INSTRUCTIONS FOR THE TASK
Copy each line of the entries below that contains the string "창원시설공단".

─── GIVEN DATA ───

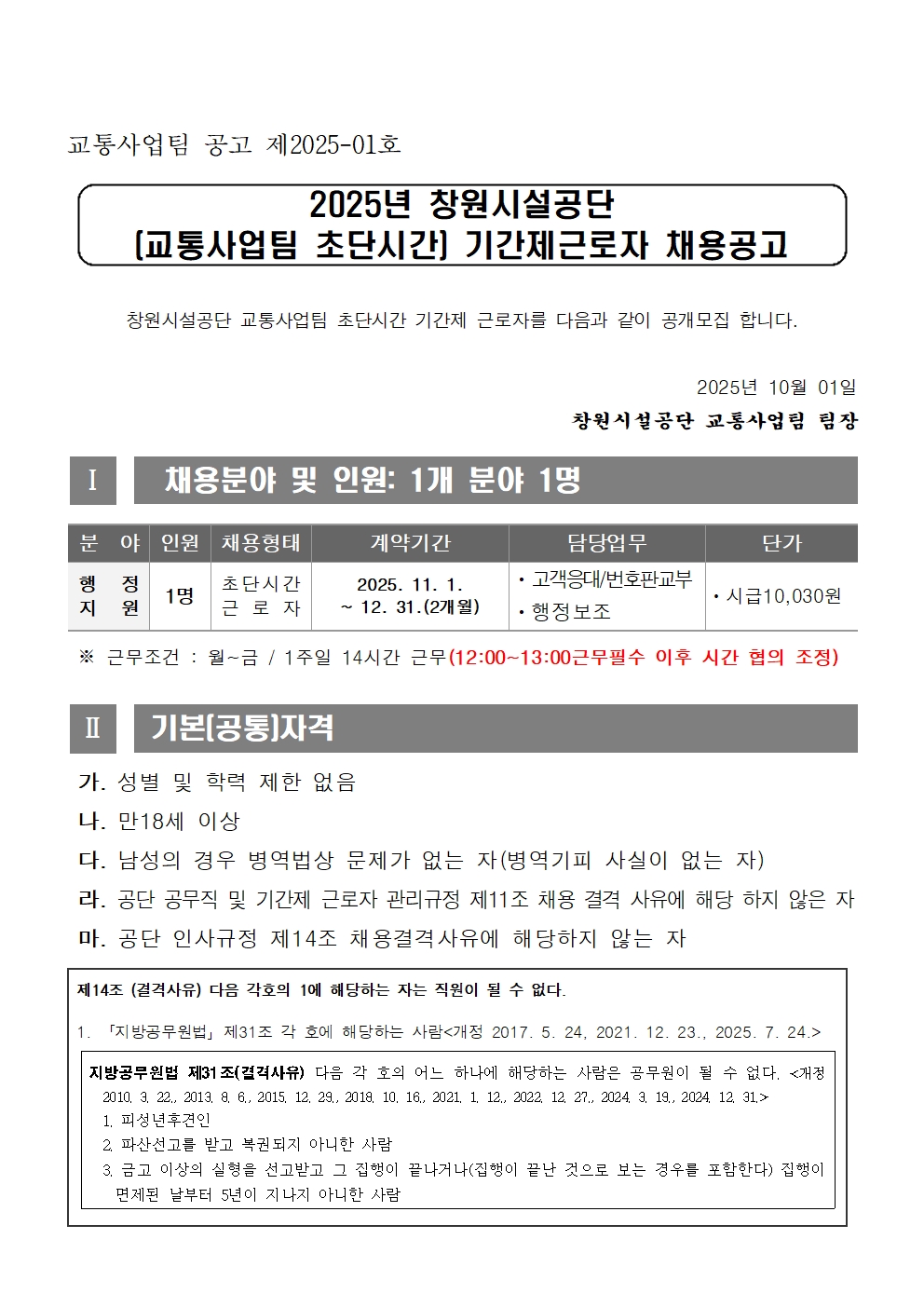 교통사업팀 공고 제2025-01호

2025년 창원시설공단
[교통사업팀 초단시간] 기간제근로자 채용공고

창원시설공단 교통사업팀 초단시간 기간제 근로자를 다음과 같이 공개모집 합니다.

2025년 10월 01일
창원시설공단 교통사업팀 팀장

Ⅰ 채용분야 및 인원: 1개 분야 1명

| 분 야 | 인원 | 채용형태 | 계약기간 | 담당업무 | 단가 |
|---|---|---|---|---|---|
| 행 정 지 원 | 1명 | 초단시간 근 로 자 | 2025. 11. 1. ~ 12. 31.(2개월) | • 고객응대/번호판교부 • 행정보조 | • 시급10,030원 |

※ 근무조건 : 월~금 / 1주일 14시간 근무(12:00~13:00근무필수 이후 시간 협의 조정)

Ⅱ 기본(공통)자격

가. 성별 및 학력 제한 없음
나. 만18세 이상
다. 남성의 경우 병역법상 문제가 없는 자(병역기피 사실이 없는 자)
라. 공단 공무직 및 기간제 근로자 관리규정 제11조 채용 결격 사유에 해당 하지 않은 자
마. 공단 인사규정 제14조 채용결격사유에 해당하지 않는 자

제14조 (결격사유) 다음 각호의 1에 해당하는 자는 직원이 될 수 없다.

1. 「지방공무원법」 제31조 각 호에 해당하는 사람<개정 2017. 5. 24, 2021. 12. 23., 2025. 7. 24.>

지방공무원법 제31조(결격사유) 다음 각 호의 어느 하나에 해당하는 사람은 공무원이 될 수 없다. <개정 2010. 3. 22., 2013. 8. 6., 2015. 12. 29., 2018. 10. 16., 2021. 1. 12., 2022. 12. 27., 2024. 3. 19., 2024. 12. 31.>
1. 피성년후견인
2. 파산선고를 받고 복권되지 아니한 사람
3. 금고 이상의 실형을 선고받고 그 집행이 끝나거나(집행이 끝난 것으로 보는 경우를 포함한다) 집행이 면제된 날부터 5년이 지나지 아니한 사람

───

RESULT FOR THIS TASK
2025년 창원시설공단
창원시설공단 교통사업팀 초단시간 기간제 근로자를 다음과 같이 공개모집 합니다.
창원시설공단 교통사업팀 팀장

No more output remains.